## Short exercise
Write out the passage on getting a toddler dressed for bed word for word, starting at "Not tonight. We" and ending at "to take shape.".

## Excerpted passage
________________________

On teaching toddlers to get dressed

My boy is fresh out of the bath, towel shed, and dashing towards his room in his birthday suit. He squeals gleefully all the way down the hallway. I guess being able to run around for a few minutes without your style being cramped by diapers is pretty liberating. Shortly after, he is in his diaper waiting to don his pajamas before partaking in a little bedtime story reading.

Not tonight. We make it as far as the diapers, but he wiggles and yells and eventually gets his point across that he wants nothing to do with the PJs we’ve got picked out for him. Thinking ourselves quite clever, we reach into the closet to pull out his favourite onesie. It has a big monkey on it. You can’t beat monkeys on PJs.

“No. Not monkey!” he announces sternly. A pout begins to take shape.

________________________

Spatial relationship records
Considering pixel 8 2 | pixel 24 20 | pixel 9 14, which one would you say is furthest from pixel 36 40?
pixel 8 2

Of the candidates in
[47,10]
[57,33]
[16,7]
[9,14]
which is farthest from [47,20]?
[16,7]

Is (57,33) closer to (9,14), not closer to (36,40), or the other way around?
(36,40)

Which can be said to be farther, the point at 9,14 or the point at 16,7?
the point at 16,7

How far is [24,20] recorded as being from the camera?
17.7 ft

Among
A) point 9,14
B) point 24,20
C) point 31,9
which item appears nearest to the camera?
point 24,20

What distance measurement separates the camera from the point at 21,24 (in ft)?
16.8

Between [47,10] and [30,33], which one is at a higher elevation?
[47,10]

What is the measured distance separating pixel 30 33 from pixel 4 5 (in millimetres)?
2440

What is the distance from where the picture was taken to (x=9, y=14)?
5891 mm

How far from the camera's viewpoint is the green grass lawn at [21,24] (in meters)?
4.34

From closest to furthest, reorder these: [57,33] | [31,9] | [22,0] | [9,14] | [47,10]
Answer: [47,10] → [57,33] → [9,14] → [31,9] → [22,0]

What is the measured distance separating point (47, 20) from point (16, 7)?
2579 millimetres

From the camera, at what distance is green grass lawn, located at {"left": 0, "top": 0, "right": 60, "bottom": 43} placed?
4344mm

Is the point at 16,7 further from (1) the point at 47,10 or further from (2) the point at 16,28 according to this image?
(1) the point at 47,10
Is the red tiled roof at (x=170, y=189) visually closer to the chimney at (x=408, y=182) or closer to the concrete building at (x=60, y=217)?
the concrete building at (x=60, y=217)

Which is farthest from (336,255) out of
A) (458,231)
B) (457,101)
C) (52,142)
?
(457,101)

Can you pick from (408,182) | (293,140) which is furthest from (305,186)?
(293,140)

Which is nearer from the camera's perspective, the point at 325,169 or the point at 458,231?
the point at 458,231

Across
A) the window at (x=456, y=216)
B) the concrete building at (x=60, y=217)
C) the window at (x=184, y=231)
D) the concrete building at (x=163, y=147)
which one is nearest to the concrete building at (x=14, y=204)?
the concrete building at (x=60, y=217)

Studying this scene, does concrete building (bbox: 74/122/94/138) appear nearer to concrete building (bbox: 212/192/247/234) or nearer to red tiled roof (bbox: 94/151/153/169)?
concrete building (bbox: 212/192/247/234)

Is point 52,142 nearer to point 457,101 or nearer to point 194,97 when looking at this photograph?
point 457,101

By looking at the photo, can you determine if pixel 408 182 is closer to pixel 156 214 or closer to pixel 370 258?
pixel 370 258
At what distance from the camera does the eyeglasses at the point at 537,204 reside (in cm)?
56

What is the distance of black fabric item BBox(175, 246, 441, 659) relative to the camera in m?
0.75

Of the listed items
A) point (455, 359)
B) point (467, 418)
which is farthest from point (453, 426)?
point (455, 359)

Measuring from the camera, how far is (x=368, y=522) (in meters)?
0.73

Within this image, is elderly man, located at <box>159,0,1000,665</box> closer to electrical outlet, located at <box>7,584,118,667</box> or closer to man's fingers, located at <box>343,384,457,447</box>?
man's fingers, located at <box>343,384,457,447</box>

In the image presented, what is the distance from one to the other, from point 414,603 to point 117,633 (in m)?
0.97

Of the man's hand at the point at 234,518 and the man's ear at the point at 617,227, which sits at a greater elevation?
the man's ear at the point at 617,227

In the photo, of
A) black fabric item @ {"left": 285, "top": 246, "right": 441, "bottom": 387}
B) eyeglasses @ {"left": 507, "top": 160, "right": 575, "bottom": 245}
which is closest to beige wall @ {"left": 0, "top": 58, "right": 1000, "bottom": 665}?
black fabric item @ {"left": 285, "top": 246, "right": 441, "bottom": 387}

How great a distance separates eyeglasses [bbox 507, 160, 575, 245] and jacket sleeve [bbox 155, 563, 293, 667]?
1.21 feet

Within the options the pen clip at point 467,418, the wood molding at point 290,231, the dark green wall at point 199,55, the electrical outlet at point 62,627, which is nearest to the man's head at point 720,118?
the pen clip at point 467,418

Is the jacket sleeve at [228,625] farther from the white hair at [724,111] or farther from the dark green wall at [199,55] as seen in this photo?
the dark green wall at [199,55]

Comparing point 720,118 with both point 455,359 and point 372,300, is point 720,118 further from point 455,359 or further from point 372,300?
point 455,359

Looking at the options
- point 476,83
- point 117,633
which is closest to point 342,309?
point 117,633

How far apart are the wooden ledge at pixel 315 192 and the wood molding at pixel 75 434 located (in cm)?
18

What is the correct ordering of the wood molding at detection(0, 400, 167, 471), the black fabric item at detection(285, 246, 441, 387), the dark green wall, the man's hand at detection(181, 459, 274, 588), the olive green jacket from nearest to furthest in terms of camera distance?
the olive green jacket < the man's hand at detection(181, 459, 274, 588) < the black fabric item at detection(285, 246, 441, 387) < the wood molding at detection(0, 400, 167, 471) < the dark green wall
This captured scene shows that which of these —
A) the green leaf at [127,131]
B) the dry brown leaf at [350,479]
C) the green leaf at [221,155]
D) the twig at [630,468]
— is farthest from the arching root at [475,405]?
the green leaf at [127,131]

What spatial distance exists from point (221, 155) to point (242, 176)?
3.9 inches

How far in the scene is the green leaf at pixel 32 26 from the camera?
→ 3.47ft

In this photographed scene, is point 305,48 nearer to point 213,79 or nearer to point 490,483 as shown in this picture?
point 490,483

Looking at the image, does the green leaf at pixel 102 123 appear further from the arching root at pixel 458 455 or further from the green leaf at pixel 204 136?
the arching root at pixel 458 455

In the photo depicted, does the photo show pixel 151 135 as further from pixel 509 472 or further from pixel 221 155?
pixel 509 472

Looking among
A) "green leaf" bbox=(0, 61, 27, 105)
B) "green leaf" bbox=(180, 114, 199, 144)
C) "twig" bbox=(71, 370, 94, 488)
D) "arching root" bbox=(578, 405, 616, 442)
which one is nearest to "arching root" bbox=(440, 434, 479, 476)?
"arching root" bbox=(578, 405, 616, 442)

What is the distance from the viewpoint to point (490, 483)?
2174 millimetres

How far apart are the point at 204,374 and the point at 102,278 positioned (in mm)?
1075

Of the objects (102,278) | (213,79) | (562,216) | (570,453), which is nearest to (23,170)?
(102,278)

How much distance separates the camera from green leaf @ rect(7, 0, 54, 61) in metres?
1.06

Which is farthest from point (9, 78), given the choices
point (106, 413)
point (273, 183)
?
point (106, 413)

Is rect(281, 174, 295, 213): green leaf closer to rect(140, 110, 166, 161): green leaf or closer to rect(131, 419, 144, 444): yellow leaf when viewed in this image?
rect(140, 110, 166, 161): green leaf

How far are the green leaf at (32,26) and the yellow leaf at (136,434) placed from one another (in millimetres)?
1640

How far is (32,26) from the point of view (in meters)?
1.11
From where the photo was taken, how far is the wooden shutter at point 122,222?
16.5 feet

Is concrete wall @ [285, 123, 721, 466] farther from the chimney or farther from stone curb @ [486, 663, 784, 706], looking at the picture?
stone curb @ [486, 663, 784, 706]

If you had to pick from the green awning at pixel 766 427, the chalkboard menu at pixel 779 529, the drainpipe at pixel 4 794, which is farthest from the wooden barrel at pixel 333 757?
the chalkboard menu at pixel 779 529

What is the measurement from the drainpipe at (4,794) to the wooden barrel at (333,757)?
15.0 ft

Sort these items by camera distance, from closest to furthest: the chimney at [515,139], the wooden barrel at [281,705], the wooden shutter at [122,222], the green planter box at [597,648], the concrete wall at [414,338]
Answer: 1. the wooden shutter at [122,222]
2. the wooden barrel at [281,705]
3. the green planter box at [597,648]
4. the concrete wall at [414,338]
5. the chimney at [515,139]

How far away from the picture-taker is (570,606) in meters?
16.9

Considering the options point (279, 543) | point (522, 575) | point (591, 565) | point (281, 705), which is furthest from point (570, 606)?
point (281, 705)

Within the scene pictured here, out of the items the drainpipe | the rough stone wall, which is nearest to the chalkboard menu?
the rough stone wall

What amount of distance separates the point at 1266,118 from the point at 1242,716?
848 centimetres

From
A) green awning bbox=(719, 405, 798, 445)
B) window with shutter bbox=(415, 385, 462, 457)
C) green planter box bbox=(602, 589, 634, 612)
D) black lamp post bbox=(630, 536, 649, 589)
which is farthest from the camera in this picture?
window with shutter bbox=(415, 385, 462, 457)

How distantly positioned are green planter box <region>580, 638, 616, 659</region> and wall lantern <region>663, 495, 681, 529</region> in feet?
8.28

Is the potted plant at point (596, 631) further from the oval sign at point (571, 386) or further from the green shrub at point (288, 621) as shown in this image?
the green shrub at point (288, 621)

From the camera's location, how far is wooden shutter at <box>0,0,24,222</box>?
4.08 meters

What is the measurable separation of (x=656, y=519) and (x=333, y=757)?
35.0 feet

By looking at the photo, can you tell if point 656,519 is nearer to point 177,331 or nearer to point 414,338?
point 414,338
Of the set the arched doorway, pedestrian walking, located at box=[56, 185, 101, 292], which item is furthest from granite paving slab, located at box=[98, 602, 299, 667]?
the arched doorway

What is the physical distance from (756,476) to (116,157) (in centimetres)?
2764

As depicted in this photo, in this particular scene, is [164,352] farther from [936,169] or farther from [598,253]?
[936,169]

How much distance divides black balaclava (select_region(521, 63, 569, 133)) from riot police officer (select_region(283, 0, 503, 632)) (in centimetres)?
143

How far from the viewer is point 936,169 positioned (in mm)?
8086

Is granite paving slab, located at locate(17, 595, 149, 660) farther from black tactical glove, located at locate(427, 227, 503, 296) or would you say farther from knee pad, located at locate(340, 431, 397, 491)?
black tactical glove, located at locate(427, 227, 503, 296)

________________________

## Answer to this problem
Not tonight. We make it as far as the diapers, but he wiggles and yells and eventually gets his point across that he wants nothing to do with the PJs we’ve got picked out for him. Thinking ourselves quite clever, we reach into the closet to pull out his favourite onesie. It has a big monkey on it. You can’t beat monkeys on PJs.

“No. Not monkey!” he announces sternly. A pout begins to take shape.